The Collection has commented: 'The attribution of this painting has long been discussed; not surprisingly, the proposed authorship has been suggested before, on the ground that eggs and dwarfs are involved in both. The collection has a dossier on this painting. It has been argued that there is a clear difference between this painting and those that have been brought to our attention attributed to Faustino Bocchi and the Master of the Eggs: the Wellcome picture shows a few large figures (relative to the size of the canvas) with lots of tiny infants, while the other two painters tend to show all their figures on the same small scale. Are there any paintings by Bocchi and the Master which also show monumental figures? Pietro della Vecchia had a number of styles and one expert thought this was a possible attribution for the Wellcome painting. There is also a painting attributed to Pietro in the Wellcome Collection https://bit.ly/3BFRTPg. However, all attributions are questionable, so the collection is happy to be involved in the discussion.'
Some of the "grotesque" paintings attributed to Pietro Della Vecchia that are referred to in the dossier are now available online at https://en.wikipedia.org/wiki/Pietro_della_Vecchia#/media/File:Pietro_della_Vecchia_-_Allegory_of_hearing.jpg and https://commons.wikimedia.org/wiki/File:Pietro_della_vecchia,_bacco_con_quattro_anziani,_1650_ca._03.jpg
To my eye, this picture is clearly closer to Bocchi and the Master of the Fertility of the Egg than to della Vecchia, who was a more mainstream and less esoteric painter.

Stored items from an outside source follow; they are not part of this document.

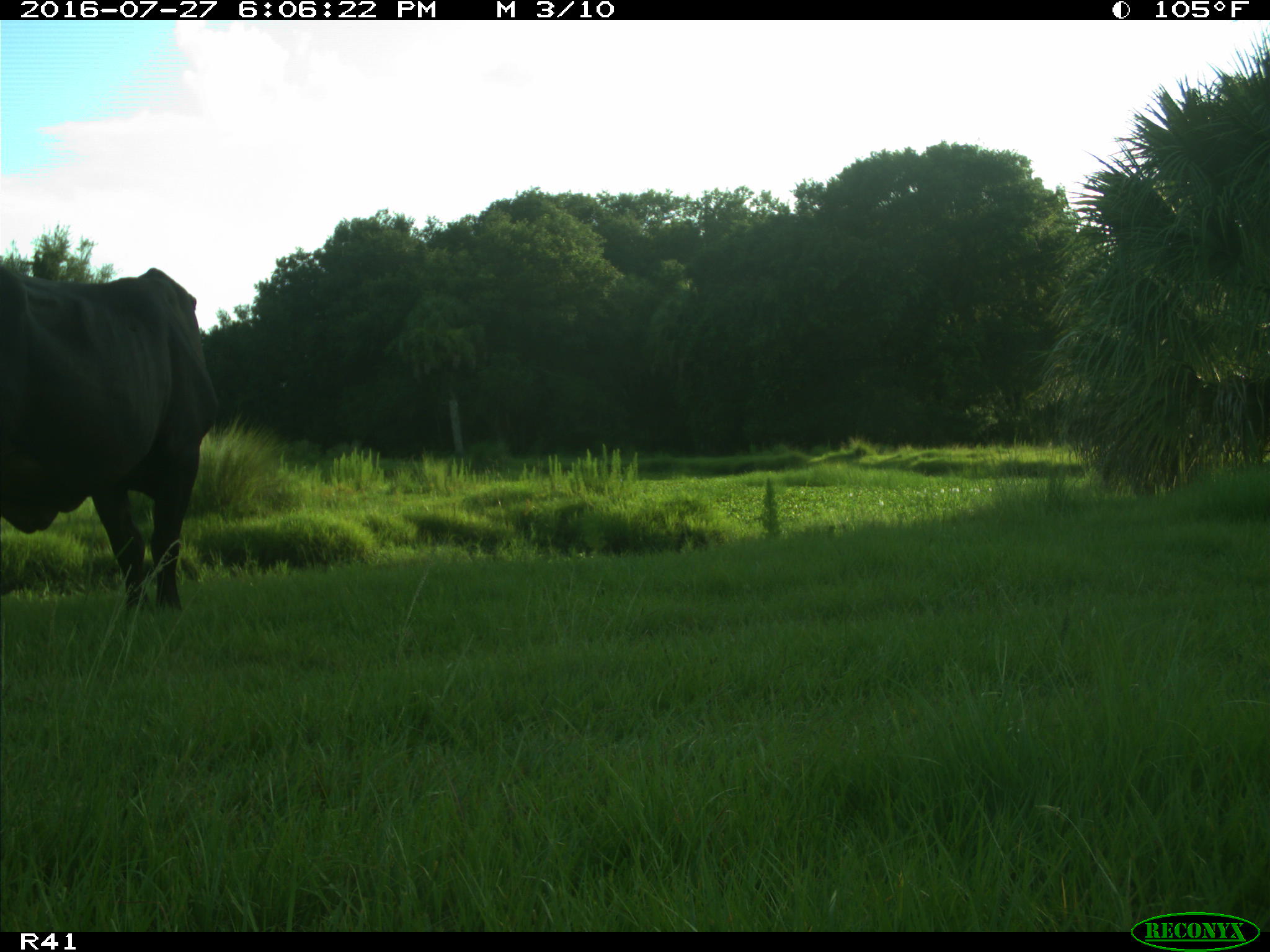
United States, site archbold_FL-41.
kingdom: Animalia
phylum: Chordata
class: Mammalia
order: Artiodactyla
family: Bovidae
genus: Bos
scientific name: Bos taurus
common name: domestic cow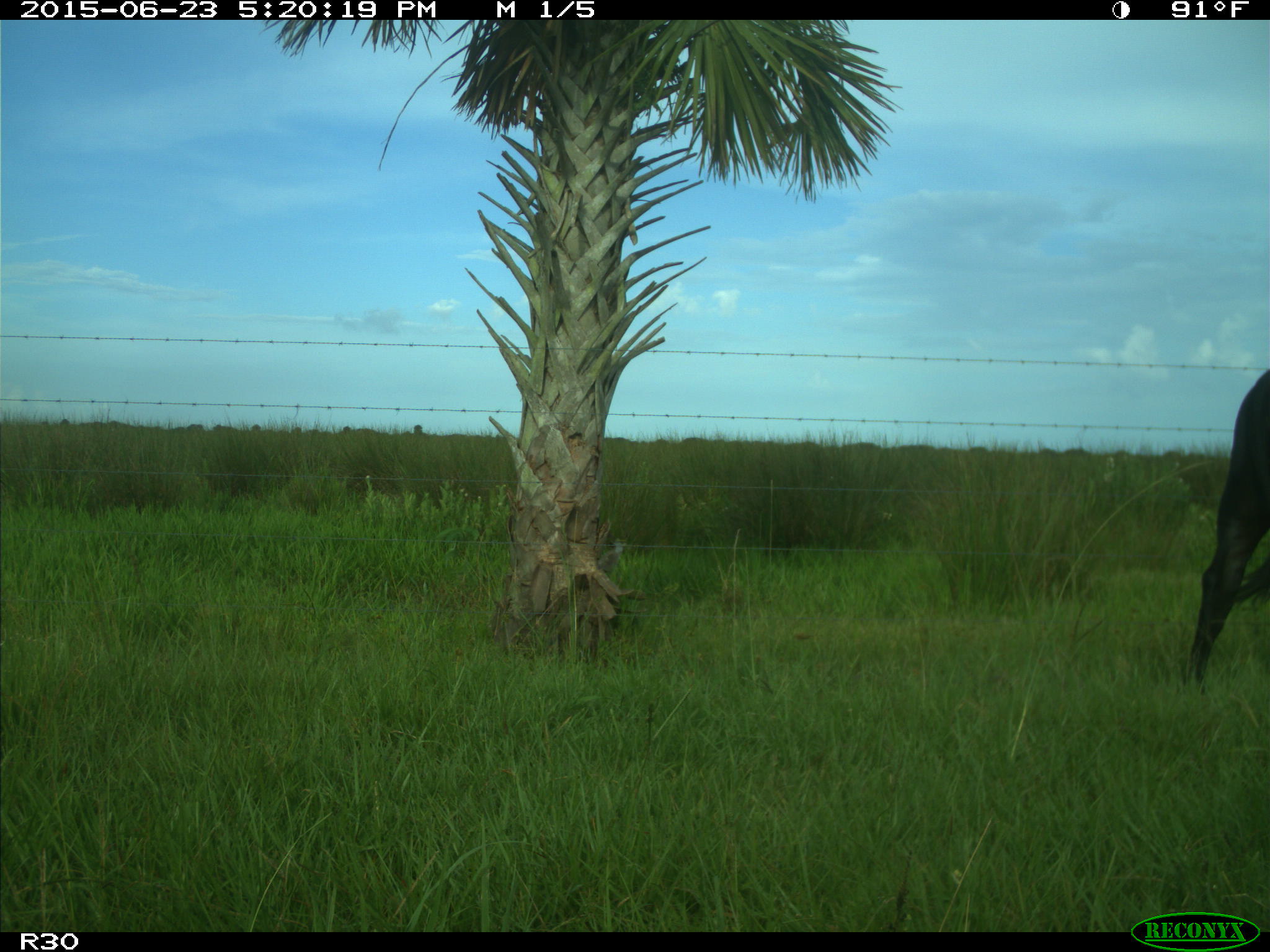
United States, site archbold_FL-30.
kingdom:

I think "circle of Faustino Bocchi," in which the Master of the Fertility of the Egg has been placed, or circle of the latter is reasonable.
Della Vecchia's grotesques seem to be more in the vein of those of Leonardo or Quentin Massys (like The Ugly Duchess at the National gallery), meaning they are less cartoonish or less like the work of a graphic artist, which is how the work of the Master of the Fertility of the Egg strikes me.